WORK TO COMPLETE:
Convert the lines between the one holding "How large a" and the one holding "1.69 metres", inclusive, into a Markdown table with the columns Row and Line, leaving out blank lines.

===== INPUT FOR THIS TASK =====

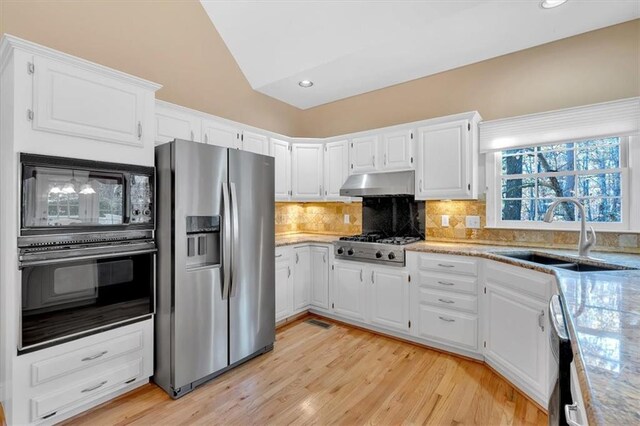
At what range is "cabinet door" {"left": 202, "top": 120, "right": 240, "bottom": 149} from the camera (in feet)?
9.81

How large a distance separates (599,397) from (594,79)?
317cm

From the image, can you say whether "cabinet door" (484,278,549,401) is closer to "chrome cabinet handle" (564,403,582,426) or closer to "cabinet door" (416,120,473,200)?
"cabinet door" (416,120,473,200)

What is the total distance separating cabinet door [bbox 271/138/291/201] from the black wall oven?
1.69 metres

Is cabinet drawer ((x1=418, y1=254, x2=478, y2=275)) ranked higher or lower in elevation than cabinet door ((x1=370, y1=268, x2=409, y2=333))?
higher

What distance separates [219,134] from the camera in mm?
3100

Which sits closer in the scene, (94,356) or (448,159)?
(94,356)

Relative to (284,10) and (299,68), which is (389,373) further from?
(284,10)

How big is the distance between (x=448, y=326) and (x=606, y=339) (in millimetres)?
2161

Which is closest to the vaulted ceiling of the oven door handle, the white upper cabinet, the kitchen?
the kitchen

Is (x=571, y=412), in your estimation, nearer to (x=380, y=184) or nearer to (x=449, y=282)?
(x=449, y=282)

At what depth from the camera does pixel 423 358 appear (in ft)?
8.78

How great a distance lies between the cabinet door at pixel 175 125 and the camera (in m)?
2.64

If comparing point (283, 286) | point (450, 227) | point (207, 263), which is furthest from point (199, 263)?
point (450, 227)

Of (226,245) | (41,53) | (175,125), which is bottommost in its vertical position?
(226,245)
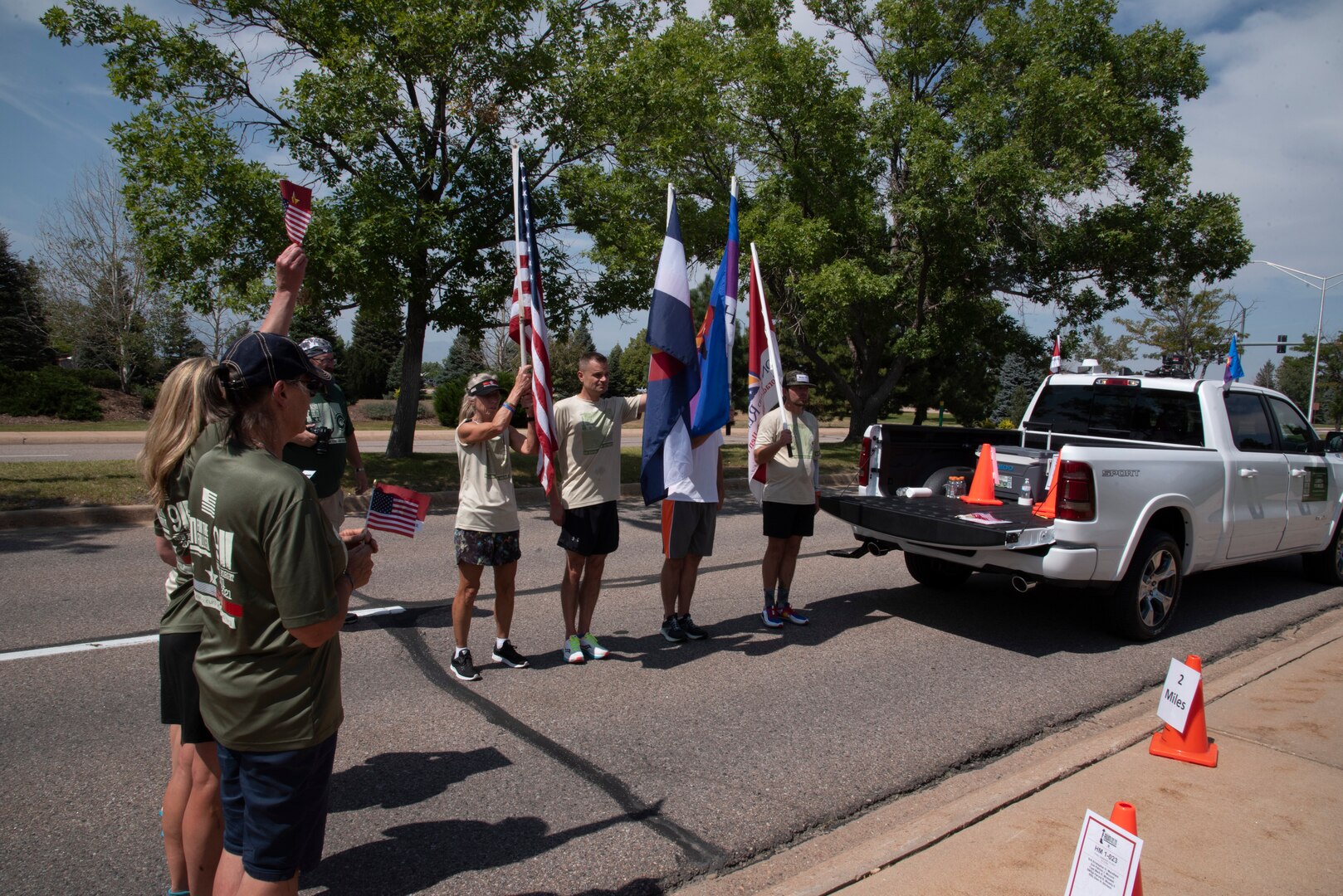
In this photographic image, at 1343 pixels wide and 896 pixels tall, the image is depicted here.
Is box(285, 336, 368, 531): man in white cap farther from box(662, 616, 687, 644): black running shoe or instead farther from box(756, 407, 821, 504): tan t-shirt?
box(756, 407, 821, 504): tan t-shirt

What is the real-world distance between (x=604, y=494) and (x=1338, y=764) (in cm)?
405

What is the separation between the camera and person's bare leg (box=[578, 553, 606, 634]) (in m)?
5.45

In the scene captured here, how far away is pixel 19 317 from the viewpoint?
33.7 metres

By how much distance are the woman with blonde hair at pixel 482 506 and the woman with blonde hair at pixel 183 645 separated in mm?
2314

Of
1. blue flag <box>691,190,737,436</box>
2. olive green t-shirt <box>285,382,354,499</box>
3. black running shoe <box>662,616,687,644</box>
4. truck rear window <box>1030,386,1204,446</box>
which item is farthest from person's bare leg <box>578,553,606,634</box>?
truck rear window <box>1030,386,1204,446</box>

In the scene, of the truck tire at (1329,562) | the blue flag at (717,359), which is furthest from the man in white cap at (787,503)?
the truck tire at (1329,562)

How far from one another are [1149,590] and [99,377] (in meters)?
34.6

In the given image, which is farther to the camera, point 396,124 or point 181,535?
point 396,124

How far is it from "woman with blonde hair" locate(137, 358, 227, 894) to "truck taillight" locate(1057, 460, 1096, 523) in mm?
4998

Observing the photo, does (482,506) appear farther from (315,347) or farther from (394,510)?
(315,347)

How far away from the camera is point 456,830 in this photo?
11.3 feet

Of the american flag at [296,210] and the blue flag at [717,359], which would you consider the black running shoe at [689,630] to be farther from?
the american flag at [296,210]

=====

EXERCISE ANSWER:
| Row | Line |
|---|---|
| 1 | How large a distance separates (599,397) from (594,79)? |
| 2 | 317cm |
| 3 | From the image, can you say whether "cabinet door" (484,278,549,401) is closer to "chrome cabinet handle" (564,403,582,426) or closer to "cabinet door" (416,120,473,200)? |
| 4 | "cabinet door" (416,120,473,200) |
| 5 | What is the total distance separating cabinet door [bbox 271/138/291/201] from the black wall oven? |
| 6 | 1.69 metres |